Should middle-income countries such as India still be receiving overseas aid?
It depends on what type of aid. There is a clear moral imperative for countries to receive humanitarian or emergency aid in times of crisis. The evidence I present in Dead Aid suggests that short, sharp and finite flows can help increase growth and reduce poverty. In contrast, long-term, open-ended aid flows tend to be associated with corruption, conflict and discouraging government accountability. At a time of serious economic constraints in donor economies such as the UK, we should listen to policy-makers in countries such as India, whose finance minister said: "We do not require the aid." Trade and foreign direct investment remain the most efficient way to support emerging economies.
Britain in Europe: in or out?
Globalisation is here to stay, and Britain has a lot to lose if it isn't engaged with Europe. The challenge for Britain is to avoid making far-reaching political and economic decisions based on short-term factors, such as the current and ongoing challenges facing continental Europe. Instead she ought to focus on the longer-term dynamics. In fact, Britain has a great opportunity to provide the leadership that has been missing throughout the crisis and play a central role in deciding what Europe will look like in the coming decades.
Would you cut housing benefits for people under 25?
At a time when young people face higher unemployment than the average rate and the jobs outlook is bleak, cutting these benefits could have a very negative impact on living standards. Policy-makers need to strike the delicate balance between incentivising young people to seek employment through pay schemes, grants and bonuses, and disincentivising them from living relatively unproductive lives by overreliance on benefits.
Is the Bank of England chief right to predict five more years of economic pain?

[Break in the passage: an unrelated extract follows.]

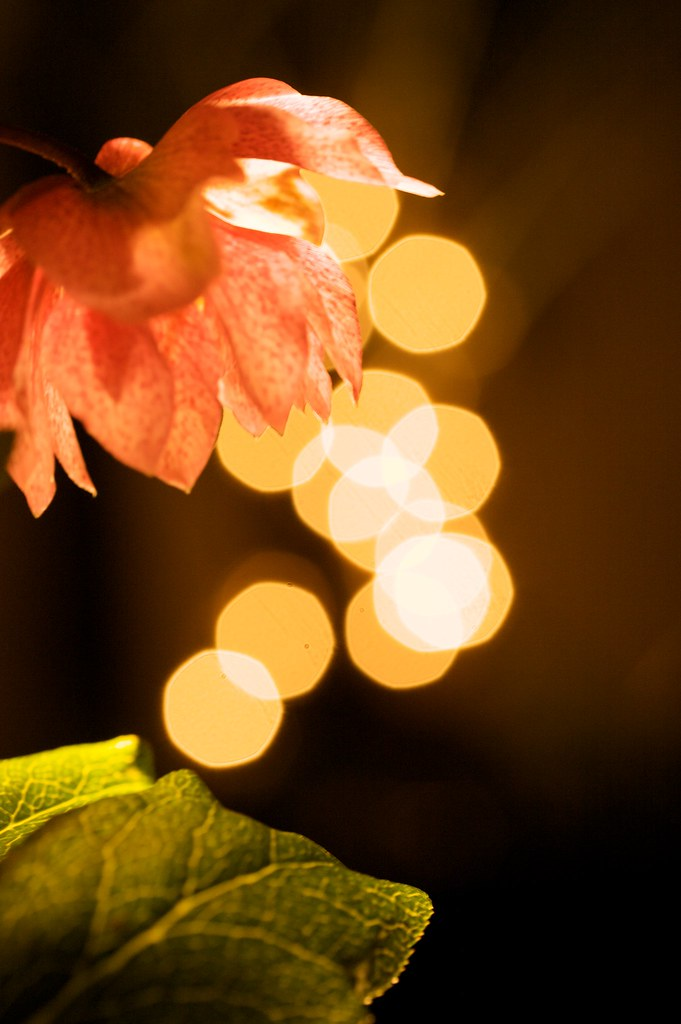 Hellebore Sparkle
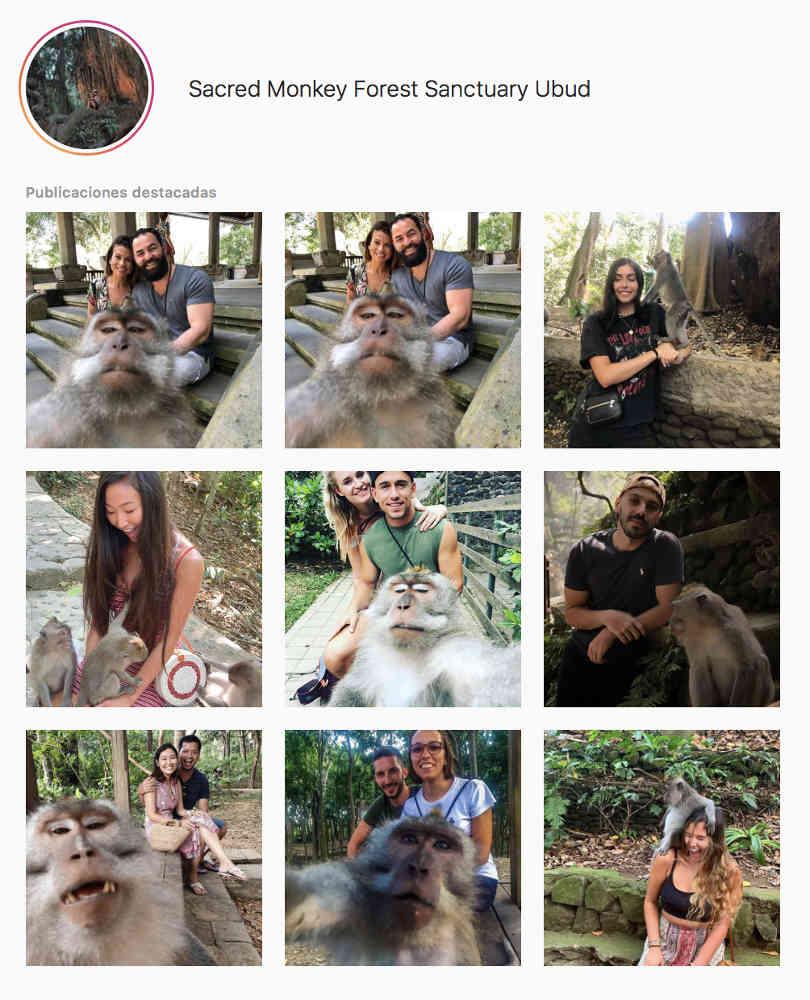 Una captura de pantalla de publicaciones sobre el Monkey Forest en la que la mayoría son selfies con monos.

Viewed through an economic lens, there are three key ingredients that drive economic growth: capital, labour and productivity. In terms of capital, governments and households in developed economies such as the UK are characterised by debts and deficits. Demographic forecasts point to shrinking labour pools and, according to the OECD, education standards in the UK are dramatically slipping. And finally, productivity declined in every single sector in the UK between 2000 and 2010. Hence the negative economic outlook.
Is there a place for unelected legislators in a modern democracy?
One advantage is that they can get past the myopia that pervades elected politics. The Simpson-Bowles proposal in the US is a good example: through the US National Commission on Fiscal Responsibility and Reform, unelected legislators were able to draft ways to shift US tax policy, unconstrained by politics. More generally, China shows that unelected officials can deliver on economic growth and move people out of poverty.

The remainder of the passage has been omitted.